Wacky, and more than a little sad, to contemplate?

The 40th anniversary of Woodstock hit America in mid-August, duly heralded by the usual bugle corps: the baby boomers and sub-boomers who run our instruments of communication. Lay it on us, man! Tell us how it was, like, when a tie-dyed headband and a VW van with sprayed-on peace signs and psychedelia of one kind and another signified the new age of harmony and understanding.

Tell us about it? They couldn’t stop. The New York Times obliged with a front-page feature in the Arts & Leisure Section titled “A Moment of Muddy Grace: For a Generation, Woodstock Remains a Community in the Consciousness.”

“Baby boomers,” wrote the Times’s pop music critic, Jon Pareles, “won’t let go of the Woodstock Festival. Why should we? [Note that unsubtle ‘we.’] It’s one of the defining events of the late 1960s that had a clear happy ending.” It was “three days of peace and music…a holiday of naïveté and dumb luck before the realities of capitalism resumed.” The festival “gave virtually everyone involved—ticketholders, gate crashers, musicians, doctors, the police—a sense of shared humanity and cooperation. Trying to get through the weekend, people played nice with one another, which was only sensible.” Alas, all this peace and love “couldn’t stand up to everyday human nature or to the pragmatic workings of the market. But 40 years longer the sensation lingers.” The Times thoughtfully invited Woodstock attendees “to create a video of your memories or to send in photos from that weekend.”

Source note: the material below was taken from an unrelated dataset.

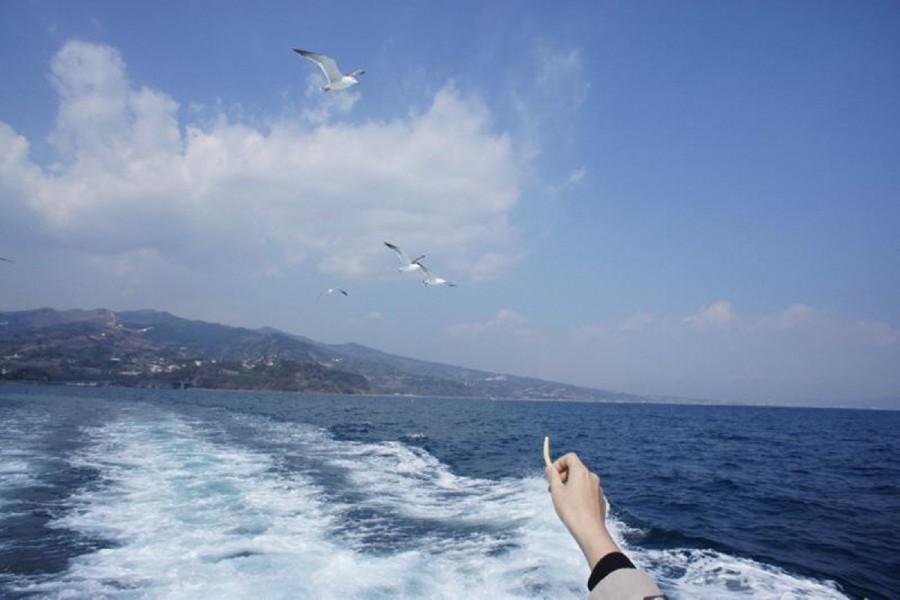 Manazuru Peninsula Pleasure Cruise - 2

That wasn’t all, of course. A couple of weeks after the anniversary dates (Aug. 15–17), theaters began screening director Ang Lee’s movie about the occasion, titled Taking Woodstock. Lee said he was tired of making depressing movies. He wanted to mediate joy for a change. What likelier source of joy, and revenue, than Woodstock?

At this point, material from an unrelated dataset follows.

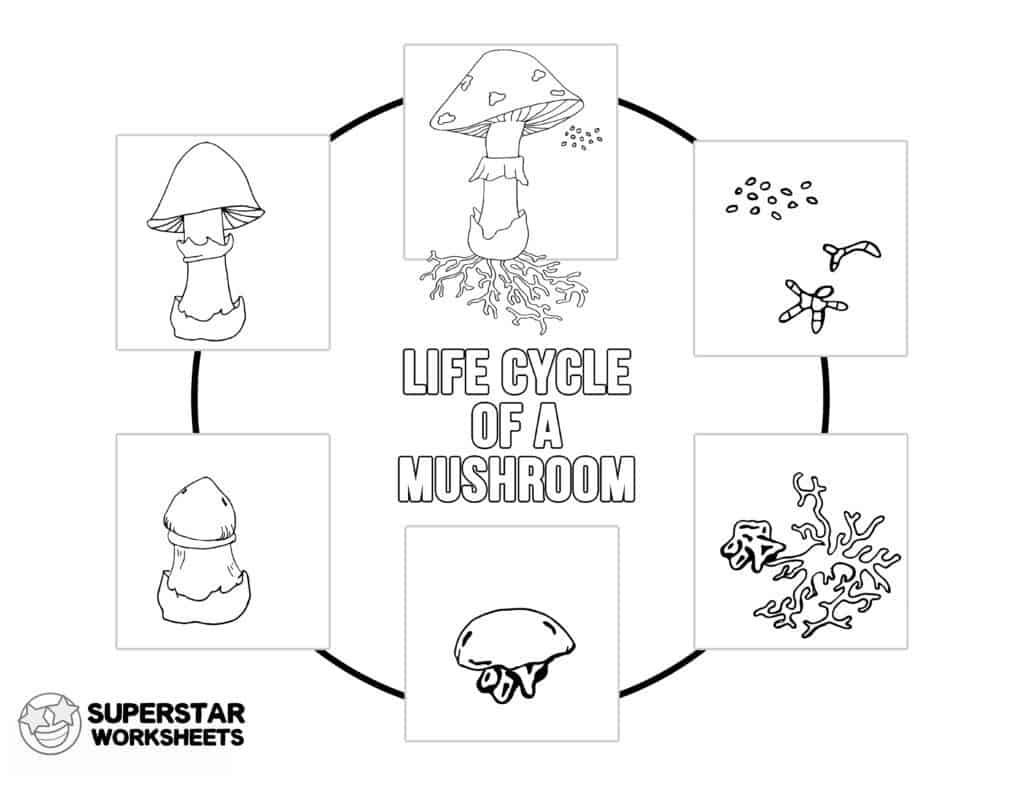 Mushroom Life Cycle Worksheets Superstar Worksheets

There were dissenters. Even before the movie opened, the Times ran a letter from a 30-year-old whose father had been at Woodstock. “I say, please, Boomers,” the writer implored, “let it go…Woodstock was a concert, nothing more. It was peaceful. It was fun.”

Good luck with that. The Sixties have their own aura, as do the events of that time, which changed the course of life in ways that continue to affect and, especially perhaps, afflict us.

That Woodstock should in some measure, and to many minds, symbolize a worse-than-low, dishonest decade can’t presently be helped, perhaps, given the generational affiliation of its bards and minstrels. Not a whole bunch of teenage Nixon-Agnew flag-waving types, in other words, entered the communication professions in the ’70s and afterwards and thereby gained title to tell the story: this being one reason to note with respect and appreciation the appearance this year of a book on the campus turmoil of the late ’60s and early ’70s, written by a major player in these events. Not a player with the usual credentials, to be sure—a Todd Gitlin, a Bill Ayers, a Mark Rudd.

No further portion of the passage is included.